[Texto extraído]
Sem emenda - Rescaldo
Por António Barreto
Falhou quase tudo: os serviços de
previsão, prevenção e protecção, a coordenação geral das operações e os
sistemas de comunicação. Como parece estarem agora a falhar o apuramento de
responsabilidades e a detecção de erros.
Com a preocupação de conhecer o
seu grau de popularidade, logo após as duas semanas de incêndios, o governo (ou
o PS) encomendou um estudo dito de “focus group”. Este gesto resume, no
essencial, a noção que o governo tem da opinião dos cidadãos e dos deveres a
que está obrigado.
Depois de uma sessão parlamentar
durante a qual, para não chocar a opinião, os partidos entenderam ser cordatos,
logo no dia seguinte os deputados e os ministros desancaram-se sem estribeiras
nem educação.
A desgraçada floresta portuguesa
continua a receber tratos de polé! Após três ou quatro décadas de atraso, a
legislação da sua reforma vai agora ser aprovada à pressa, para mostrar
trabalho feito! É triste ver como o desastre leva à asneira. E vice-versa.
Sucedem-se as revelações a
propósito das responsabilidades governamentais na assinatura do contrato de
Parceria Público Privada com a SIRESP. Crescem as dúvidas, tanto por causa do
parecer do Tribunal de Contas, como pelo facto, agora conhecido, de ter sido
afastada a alternativa mais eficiente e mais barata, mas de que não faziam
parte o BES, o BPN e a PT! Entretanto, uma comissão de avaliação da SIRESP é
constituída por um organismo que inclui um accionista da SIRESP!
Cinco organismos públicos e um
privado ao serviço do público, além das câmaras municipais e de vários grupos
de bombeiros, têm ideias opostas sobre o que se passou e, pelas deficiências
encontradas, atribuem responsabilidades a organismos diferentes. A falta de
coordenação e de autoridade com que os operacionais, os consultores e os
subcontratados reagiram nos momentos mais dramáticos prossegue agora nas
operações de rescaldo e na determinação de responsabilidades.
[/Texto extraído]
[Dados apresentados]
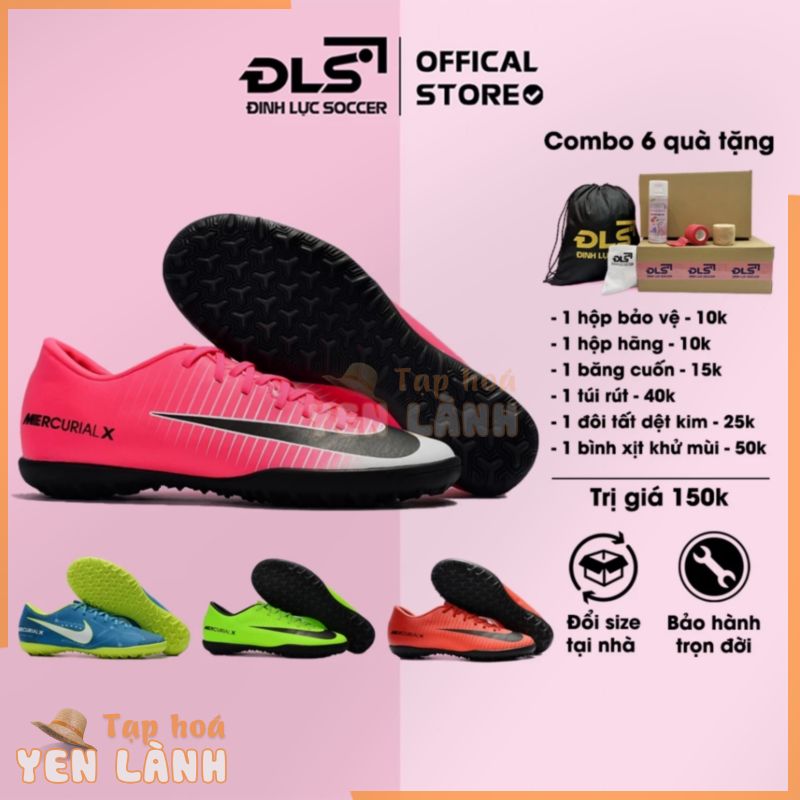 [Mua 1 Tặng 6] Giày Bóng Đá Mercurial Vic 6 ĐINH LỰC SOCCER TF, Da Tổng Hợp Mềm, Bền, Không Bị Lệch Lưỡi Gà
[/Dados apresentados]
Tarefas propostas:
A: Segundo o texto extraído, que tipo de estudo encomendou o governo (ou o PS) logo após as duas semanas de incêndios?
B: Traduza para inglês a frase do texto extraído "É triste ver como o desastre leva à asneira."
C: Prossiga o texto sobre o rescaldo dos incêndios a partir da sua última frase.

Respostas ao exercício:
A: Um estudo dito de “focus group”.

B: It is sad to see how disaster leads to blunders.

C:
Os bodes expiatórios abundam,
cada um teu o seu. A SIRESP foi a culpada. A Ministra deve demitir-se. A
responsabilidade é do eucalipto. O eucalipto deve ser proibido. A culpa é dos
proprietários privados. A responsabilidade pelas mortes é da GNR. A culpa é do
Serviço de Prevenção. Já se percebeu que há muita gente a querer fugir à
responsabilidade. Já se entendeu que a estratégia do governo é a da dissolução
de responsabilidades.
Num caso como neste, definir a causa
e a culpa é uma das maiores dificuldades do processo de averiguação. A falta de
previsão e a negligência são muito difíceis de determinar. Distinguir entre as
causas imediatas e longínquas é complexo. Destrinçar responsabilidade,
negligência, dolo, culpa, ineficiência, imprevidência e desleixo é muito
complicado. Identificar as responsabilidades e as culpas, diferentes da incompetência,
é tarefa delicada. Espera-se que nada disto seja motivo para atraso e manipulação.
Espera-se que tudo isto seja razão para diligência e rigor.
Mais uma vez, o país mostrou a
sua persistente fragilidade. Inundações, incêndios, seca, chuva e temporal, se
ultrapassam as normas e as rotinas, logo se transformam em desastre. Num país
tão sequioso de sucesso e êxito, de vitórias e glória, é difícil encontrar a
mesma atenção para o que é sério, a segurança dos cidadãos.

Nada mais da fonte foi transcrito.